Yea, and all that will live godly in Christ Jesus shall suffer persecution. (2 Timothy 3:12)

There is no if, and, but, or perhaps about that at all. It is an axiom of Scripture that God’s children suffer.  God’s child is not promised that he will escape pain, disappointment, and sorrow in this life.

Thru The Bible by Dr. J. Vernon McGee


Friday, July 8, 2011

Lilias Trotter

Lilias Trotter was born in London in 1853, seventh child of a businessman.  She was tall and slender with large brown eyes, an active and orderly mind, and "a quality of selflessness which gave her a peculiar charm."  When she was twenty-three she met John Ruskin in Venice, who recognized her gift for painting and offered to give her lessons.  "She seemed to learn everything the instant she was shown it, "he wrote," and ever so much more than she was taught."  But her heart was elsewhere.  She had put herself, her gifts, her life at God's disposal, so it was a great disappointment to Ruskin and a surprise to others when she decided to give herself to missionary work.  She was criticized and even ostracized, but her enthusiasm was fed, not quenched, by scorn.
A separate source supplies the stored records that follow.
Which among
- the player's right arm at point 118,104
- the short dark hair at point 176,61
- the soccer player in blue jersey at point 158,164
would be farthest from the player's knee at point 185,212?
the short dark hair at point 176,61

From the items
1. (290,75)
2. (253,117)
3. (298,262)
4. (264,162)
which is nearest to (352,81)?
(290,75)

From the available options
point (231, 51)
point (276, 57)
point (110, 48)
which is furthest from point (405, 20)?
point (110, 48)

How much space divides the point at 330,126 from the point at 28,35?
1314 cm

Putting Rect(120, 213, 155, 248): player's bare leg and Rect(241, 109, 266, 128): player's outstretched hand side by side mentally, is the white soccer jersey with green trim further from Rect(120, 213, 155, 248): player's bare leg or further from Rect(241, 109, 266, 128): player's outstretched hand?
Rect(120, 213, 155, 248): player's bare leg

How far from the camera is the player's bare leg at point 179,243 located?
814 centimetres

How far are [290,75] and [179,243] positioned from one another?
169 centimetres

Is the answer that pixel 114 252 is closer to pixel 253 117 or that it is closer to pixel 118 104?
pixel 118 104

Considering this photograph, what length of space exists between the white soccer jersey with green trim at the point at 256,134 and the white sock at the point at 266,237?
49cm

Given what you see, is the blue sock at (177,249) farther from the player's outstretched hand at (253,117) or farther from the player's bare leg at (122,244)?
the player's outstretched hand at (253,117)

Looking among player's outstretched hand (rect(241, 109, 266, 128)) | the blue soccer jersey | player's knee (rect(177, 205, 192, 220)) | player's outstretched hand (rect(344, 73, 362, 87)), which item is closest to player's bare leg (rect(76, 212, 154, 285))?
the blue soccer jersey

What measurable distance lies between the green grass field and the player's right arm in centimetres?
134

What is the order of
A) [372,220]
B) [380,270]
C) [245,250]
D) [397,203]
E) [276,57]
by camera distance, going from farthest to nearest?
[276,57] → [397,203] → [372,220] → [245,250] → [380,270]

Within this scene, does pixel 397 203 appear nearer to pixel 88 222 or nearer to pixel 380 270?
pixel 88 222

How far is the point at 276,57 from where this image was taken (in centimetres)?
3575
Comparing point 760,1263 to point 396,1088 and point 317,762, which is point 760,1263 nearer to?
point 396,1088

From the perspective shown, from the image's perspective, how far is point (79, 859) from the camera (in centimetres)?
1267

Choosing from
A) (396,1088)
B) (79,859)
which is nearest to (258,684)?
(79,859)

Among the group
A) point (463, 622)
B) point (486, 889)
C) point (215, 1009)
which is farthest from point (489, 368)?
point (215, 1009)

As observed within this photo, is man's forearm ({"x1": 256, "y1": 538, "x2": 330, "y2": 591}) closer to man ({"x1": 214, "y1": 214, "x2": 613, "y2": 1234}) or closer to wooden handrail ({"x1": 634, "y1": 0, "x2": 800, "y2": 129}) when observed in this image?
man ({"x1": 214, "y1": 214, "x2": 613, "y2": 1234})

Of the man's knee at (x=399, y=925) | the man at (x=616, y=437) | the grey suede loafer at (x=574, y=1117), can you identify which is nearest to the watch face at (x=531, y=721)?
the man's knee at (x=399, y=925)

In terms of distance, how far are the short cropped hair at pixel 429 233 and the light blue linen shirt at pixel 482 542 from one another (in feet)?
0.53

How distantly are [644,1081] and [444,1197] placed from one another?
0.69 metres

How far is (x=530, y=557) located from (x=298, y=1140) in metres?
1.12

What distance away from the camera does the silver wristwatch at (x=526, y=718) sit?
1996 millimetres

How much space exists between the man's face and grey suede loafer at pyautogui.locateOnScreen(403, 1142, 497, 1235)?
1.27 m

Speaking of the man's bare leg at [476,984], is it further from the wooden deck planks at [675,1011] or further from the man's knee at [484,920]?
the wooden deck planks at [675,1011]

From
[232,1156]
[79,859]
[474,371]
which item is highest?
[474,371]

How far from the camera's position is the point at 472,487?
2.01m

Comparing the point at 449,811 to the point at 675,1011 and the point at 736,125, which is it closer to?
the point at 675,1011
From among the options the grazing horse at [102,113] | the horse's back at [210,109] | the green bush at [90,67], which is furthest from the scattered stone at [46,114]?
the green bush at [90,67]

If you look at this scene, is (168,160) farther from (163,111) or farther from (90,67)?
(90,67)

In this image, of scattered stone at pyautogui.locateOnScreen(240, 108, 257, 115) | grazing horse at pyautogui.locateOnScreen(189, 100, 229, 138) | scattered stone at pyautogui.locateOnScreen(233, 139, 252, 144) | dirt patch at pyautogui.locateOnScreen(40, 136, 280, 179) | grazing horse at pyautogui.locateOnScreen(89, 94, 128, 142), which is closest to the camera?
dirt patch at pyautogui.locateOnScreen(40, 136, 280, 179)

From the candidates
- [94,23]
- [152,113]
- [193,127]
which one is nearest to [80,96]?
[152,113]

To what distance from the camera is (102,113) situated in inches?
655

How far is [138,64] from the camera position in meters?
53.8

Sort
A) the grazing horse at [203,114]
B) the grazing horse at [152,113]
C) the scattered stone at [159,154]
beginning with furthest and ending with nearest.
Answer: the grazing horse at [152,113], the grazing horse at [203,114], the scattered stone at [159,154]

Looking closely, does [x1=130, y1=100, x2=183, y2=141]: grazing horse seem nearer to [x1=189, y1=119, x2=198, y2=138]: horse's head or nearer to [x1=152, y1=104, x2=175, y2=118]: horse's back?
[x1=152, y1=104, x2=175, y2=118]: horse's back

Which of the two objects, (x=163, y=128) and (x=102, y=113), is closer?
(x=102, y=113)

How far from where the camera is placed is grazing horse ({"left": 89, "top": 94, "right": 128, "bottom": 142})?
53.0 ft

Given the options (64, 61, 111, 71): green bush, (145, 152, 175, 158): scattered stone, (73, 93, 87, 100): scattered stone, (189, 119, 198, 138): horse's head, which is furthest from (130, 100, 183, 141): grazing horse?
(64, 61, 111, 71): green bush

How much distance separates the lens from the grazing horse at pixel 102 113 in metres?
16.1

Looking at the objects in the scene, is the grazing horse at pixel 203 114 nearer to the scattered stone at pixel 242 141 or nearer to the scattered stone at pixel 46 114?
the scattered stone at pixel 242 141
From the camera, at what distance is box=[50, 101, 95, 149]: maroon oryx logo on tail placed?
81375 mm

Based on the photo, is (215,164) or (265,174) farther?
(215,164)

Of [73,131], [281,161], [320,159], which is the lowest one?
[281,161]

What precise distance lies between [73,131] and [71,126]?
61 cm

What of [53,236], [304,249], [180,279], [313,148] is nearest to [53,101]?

For some reason, North Africa awakened strange vibrations in her soul.  She heard what she believed was God's specific call, and in 1888 landed in Algiers, where she spent the rest of her life.  She was the founder of the Algiers Mission Band which later merged with the North Africa Mission.  She died in 1928.

She found in the plant life of the deserts the fundamental principle of existence-- that death is the gateway to life-- exhibited in a thousand ways, and painted them with her brush and watercolors.  Who is to say she was a fool for turning her back on home, the possibilities of marriage and perhaps an artists career (these, after all, were certainly God's good gifts)?  The last of her water colors in Parables of the Cross is that of the wood sorrel, springing from an apparently useless little pile of twigs and dead leaves.   She writes, "God may use ... the things that He has wrought in us, for the blessings of souls unknown to us:  as these twigs and leaves of bygone years whose individuality is forgotten, pass on vitality still to the newborn wood sorrel.  God only knows the endless possibilities that lie folded in each one of us!

A Path Through Suffering by Elisabeth Elliot

Friday, July 1, 2011

Jesus' Suffering

The words which have the deepest understanding of suffering are Jesus' own, "In truth, in very truth I tell you, a grain of wheat remains a solitary grain unless it falls into the ground and dies; but if it dies, it bears a rich harvest."  This, He told His disciples, was the key.  There is a necessary link between suffering and glory.